[SOURCE DOCUMENT]
****
Free Men takes place entirely in France, where -- due to its colonial empire -- there was a substantial population of Arab ancestry during the Nazi occupation. For the most part, cinema has overlooked the role Arabs played during WWII; the Bush era propaganda mantra of the “Axis of Evil”, which included Iraq, even implied those Arabs were part of the Axis powers, which included Hitler’s Germany, Mussolini’s Italy and Tojo’s Japan. But Free Men, which is inspired by real life events, tells a distinctly different story.
Tahar Rahim (who gave such a towering performance in 2009’s A Prophet) plays Younes, a black marketeer coerced by the Nazis to spy on Paris’ Mosque, a hotbed of anti-Nazi activity presided over by its rector Ben Ghabrit (Michael Lonsdale). Like the filmmaker Bouchareb, Younes is of Algerian ancestry, and like Malcolm X he rises from being a lumpenized criminal to attaining political consciousness, joining his cousin Ali (Farid Larbi) and love interest Leila (Lubna Azabal) in the Resistance. However, the North African comrades make a point of not only resisting fascism, but colonialism, too.
****
[TASKS TO PERFORM]
**A)** In the review of the film Free Men, who plays the rector Ben Ghabrit?
**B)** Output the stretch of the Free Men review from "Tahar Rahim (who" through "but colonialism, too.".

Data records
****
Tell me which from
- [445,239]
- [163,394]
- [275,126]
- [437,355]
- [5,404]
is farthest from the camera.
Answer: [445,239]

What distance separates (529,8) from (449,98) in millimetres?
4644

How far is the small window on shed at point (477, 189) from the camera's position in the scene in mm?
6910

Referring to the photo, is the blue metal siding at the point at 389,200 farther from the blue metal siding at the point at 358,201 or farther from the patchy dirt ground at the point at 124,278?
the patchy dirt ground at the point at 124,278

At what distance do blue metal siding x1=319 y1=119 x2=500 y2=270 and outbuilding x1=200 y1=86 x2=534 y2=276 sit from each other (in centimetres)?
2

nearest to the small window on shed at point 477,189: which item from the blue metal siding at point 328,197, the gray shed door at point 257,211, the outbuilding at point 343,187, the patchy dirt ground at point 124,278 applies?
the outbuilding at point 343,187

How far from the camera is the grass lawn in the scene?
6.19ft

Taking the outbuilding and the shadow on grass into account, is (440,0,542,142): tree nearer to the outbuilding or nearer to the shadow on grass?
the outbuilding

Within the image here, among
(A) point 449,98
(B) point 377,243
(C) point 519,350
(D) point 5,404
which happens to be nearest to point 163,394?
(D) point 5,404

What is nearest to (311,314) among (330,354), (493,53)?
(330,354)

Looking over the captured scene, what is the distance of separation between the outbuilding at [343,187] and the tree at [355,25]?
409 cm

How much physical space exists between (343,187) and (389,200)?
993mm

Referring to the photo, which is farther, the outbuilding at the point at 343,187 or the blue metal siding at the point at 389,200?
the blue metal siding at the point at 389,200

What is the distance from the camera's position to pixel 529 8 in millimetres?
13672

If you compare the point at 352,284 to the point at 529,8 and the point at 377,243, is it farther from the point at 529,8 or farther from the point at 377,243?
****
[SOLUTIONS TO EACH TASK]
**A)** Michael Lonsdale

**B)**
Tahar Rahim (who gave such a towering performance in 2009’s A Prophet) plays Younes, a black marketeer coerced by the Nazis to spy on Paris’ Mosque, a hotbed of anti-Nazi activity presided over by its rector Ben Ghabrit (Michael Lonsdale). Like the filmmaker Bouchareb, Younes is of Algerian ancestry, and like Malcolm X he rises from being a lumpenized criminal to attaining political consciousness, joining his cousin Ali (Farid Larbi) and love interest Leila (Lubna Azabal) in the Resistance. However, the North African comrades make a point of not only resisting fascism, but colonialism, too.